Time to collaborate on cybersecurity
Bank robbers have been around since the invention of money, but these days they’ve swapped their masks and guns for a laptop and a bit of software.
But as the criminals have shifted to cyber crime, have banks been able to keep pace?
A spate of breaches and attacks highlight the mounting problems for financial institutions.

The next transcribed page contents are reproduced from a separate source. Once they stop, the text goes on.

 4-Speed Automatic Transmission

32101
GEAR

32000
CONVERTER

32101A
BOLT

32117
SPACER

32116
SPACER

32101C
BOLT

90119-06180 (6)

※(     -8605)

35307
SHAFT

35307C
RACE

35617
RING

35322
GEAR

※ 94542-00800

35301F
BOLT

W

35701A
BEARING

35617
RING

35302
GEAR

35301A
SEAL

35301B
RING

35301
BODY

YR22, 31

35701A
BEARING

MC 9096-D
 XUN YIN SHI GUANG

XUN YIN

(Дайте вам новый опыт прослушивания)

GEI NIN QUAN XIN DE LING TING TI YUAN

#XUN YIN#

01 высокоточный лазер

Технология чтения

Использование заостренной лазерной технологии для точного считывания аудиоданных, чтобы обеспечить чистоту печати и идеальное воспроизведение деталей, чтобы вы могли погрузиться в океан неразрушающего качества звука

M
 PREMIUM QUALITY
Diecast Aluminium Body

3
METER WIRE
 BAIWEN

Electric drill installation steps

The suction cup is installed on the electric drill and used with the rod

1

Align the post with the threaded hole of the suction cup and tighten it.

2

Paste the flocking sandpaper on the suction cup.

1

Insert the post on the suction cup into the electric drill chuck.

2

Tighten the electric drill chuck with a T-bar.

Russian security firm Kaspersky Labs recently uncovered an "unprecedented" cyber-attack on up to 100 banks, which could result in $1 billion of losses. Meanwhile, the Financial Conduct Authority was recently warned about a similar cyber security loophole at one of Britain’s biggest banks, the Financial Times reported.
The financial industry needs to face up to these growing threats or we face an “Armageddon-type” attack that would cripple the entire financial system, New York’s financial regulator has warned.
Benjamin Lawsky, New York State’s superintendent of financial services, believes the banking industry faces its very own “cyber 9/11” if more is not done.
“Cyber hacking could represent a systemic risk to our financial markets by creating a run or panic that spills over into the broader economy,” he said during a speech at Columbia Law School.
Last year the British Bankers Association (BBA) warned that Financial Institutions (FIs) would face more problems if they failed to take tougher action.
A report from the body said nine in ten (93 per cent) large organisations suffered security breaches in the past year, while seven in ten banking chief executives see cybersecurity as a significant threat to growth.
And while banks are spending hundreds of millions on cyber security each year, the BBA thinks greater collaboration is needed.
“We think there’s a real need for an industry-wide intelligence sharing hub. The industry is fragmented in its response to this,” said Anthony Browne, the BBA’s chief executive. “It’s one of the biggest prudential threats to banking – a major concern at chief executive and chairman level. They are getting attacks regularly.”
In the US, banks are joining forces with leading firms in other sectors to press for legislation that provides legal protection for sharing cyber risks. JPMorgan Chase & Co, Bank of America and American Express were among 32 signatories to a letter urging lawmakers to push ahead with proposals to give companies legal safeguards for sharing threat information.
“Cyber-attacks have accelerated in frequency and sophistication and present a significant risk to our national and economic security,” the letter said. “There is an urgent need for action to help bolster our country’s cybersecurity defences.”
President Obama has urged companies to do more to share information with the government and each other on cyber security, saying "we have to work together like never before".
“Government leaders, industry and cybersecurity experts all agree that neither the government nor industry can solve this problem alone,” the letter states. “Rather, a collaborative approach is required to facilitate the real-time identification, detection and mitigation of emerging cyber threats.”
At the heart of the issues around collaboration and legislation are third-party vendors.
Banks rely on third-party vendors for a broad-range of services and these firms often have access to a financial institution’s information technology systems.
According to Lawsky, this can “provide a backdoor entrance for hackers”.
He adds: “In many ways, a company’s cyber security is only as strong as the cyber security of its third-party vendors.
“As such, we are considering mandating that our FIs receive robust representations and warranties from third-party vendors that those vendors have critical cyber security protections in place.”
In other words, it means that third-party vendors will have to strengthen their own cyber security. Clearly collaboration on cyber security means all organisations doing their bit, not just the banks.